How Codex works under the hood

This is probably the deepest engineering post I’ve written in a while, and I wanted to write it down for three reasons.

I spend a lot of my time in Codex, and my preferred interface is the terminal user interface. In my experience, it is almost always useful to understand one layer below the abstraction you live in every day. Even if most of your time is spent in the client, the terminal, or an IDE integration, knowing what is happening underneath is super useful.
I also want to bring Codex’s intelligence directly into the things I build and use. For example, I’m building my own Obsidian Codex plugin. More importantly, I’ve also been writing here about building a kind of personal operating system on top of Codex, something closer to a coach (1, 2, 3). To do that well, I need a clean mental model of the layer I’m actually integrating with. Writing this is partly me documenting it for myself.
Once you understand the shape of the system, a lot of behavior stops feeling magical and starts feeling predictable. Remote access is a good example. Once I understood where the client ends and where App Server begins, the whole thing just clicked.

So this is my attempt to explain how Codex works under the hood in a way that is easy to hold in your head.

1. What you see is only the surface

If you’re using Codex in the terminal, the terminal is just the visible client layer. There is a whole runtime sitting underneath it.

If you type codex in the terminal, what you see is only the client layer.

2. Many clients converge on the same layer

App Server sits underneath the CLI, desktop app, and IDE integrations.

The CLI, desktop app, IDE integrations, and other clients can all sit on top of Codex App Server.

3. This is the integration path OpenAI recommends

If you want Codex in your own product, build against App Server.

If you want deep integration, App Server is the main surface to build against.

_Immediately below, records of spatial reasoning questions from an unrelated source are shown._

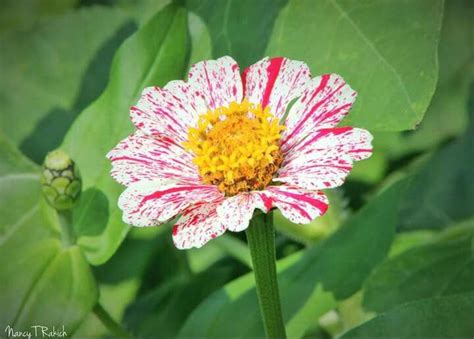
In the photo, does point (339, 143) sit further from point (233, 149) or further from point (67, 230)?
point (67, 230)

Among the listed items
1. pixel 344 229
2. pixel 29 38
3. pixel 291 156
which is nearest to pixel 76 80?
pixel 29 38

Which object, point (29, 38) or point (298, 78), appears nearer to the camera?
point (298, 78)

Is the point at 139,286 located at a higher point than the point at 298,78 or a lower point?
lower

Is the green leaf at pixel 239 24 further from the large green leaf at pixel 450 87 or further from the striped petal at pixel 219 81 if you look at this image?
the large green leaf at pixel 450 87

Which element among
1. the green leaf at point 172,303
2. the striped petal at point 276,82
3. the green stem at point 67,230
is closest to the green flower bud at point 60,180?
the green stem at point 67,230

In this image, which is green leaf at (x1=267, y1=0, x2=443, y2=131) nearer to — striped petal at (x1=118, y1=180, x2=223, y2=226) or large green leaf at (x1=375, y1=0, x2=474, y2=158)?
striped petal at (x1=118, y1=180, x2=223, y2=226)

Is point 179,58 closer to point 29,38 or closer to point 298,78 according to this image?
point 298,78
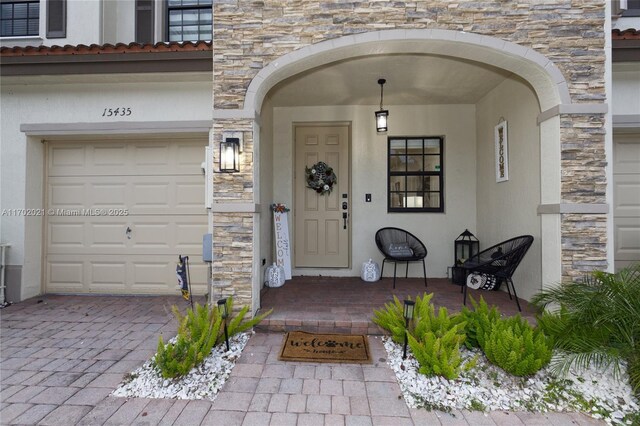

4. The simplest setup is local

Client and App Server can live on the same machine and connect automatically.

Client and App Server can live on the same machine and talk over JSON-RPC automatically.

5. The same client can also connect remotely

Keep the UI local and run the Codex runtime somewhere else.

You can keep the UI local and run the Codex runtime somewhere else.

6. A rich client gets more than one model reply

Threads, auth, approvals, tools, streaming, and runtime state all come with it.

Threads, auth, approvals, tools, streaming, and a long-lived runtime all come with it.

7. One client action becomes many updates

A good UI renders a stream, not one final blob.

One action fans out into a stream of updates your UI can render as the work unfolds.

8. That stream is organized as thread, turn, and item

These are the primitives underneath the whole interaction.

A thread is the session, a turn is one unit of work, and items are the typed things your client consumes.

What became clear to me is that App Server is not just some internal wire protocol. It feels like the abstraction OpenAI itself is standardizing around. If you want to build on top of Codex seriously, or bring agentic intelligence into your own products, this is probably the layer to understand and build against. It feels like one of the cleanest ways to bring that capability into your own tools.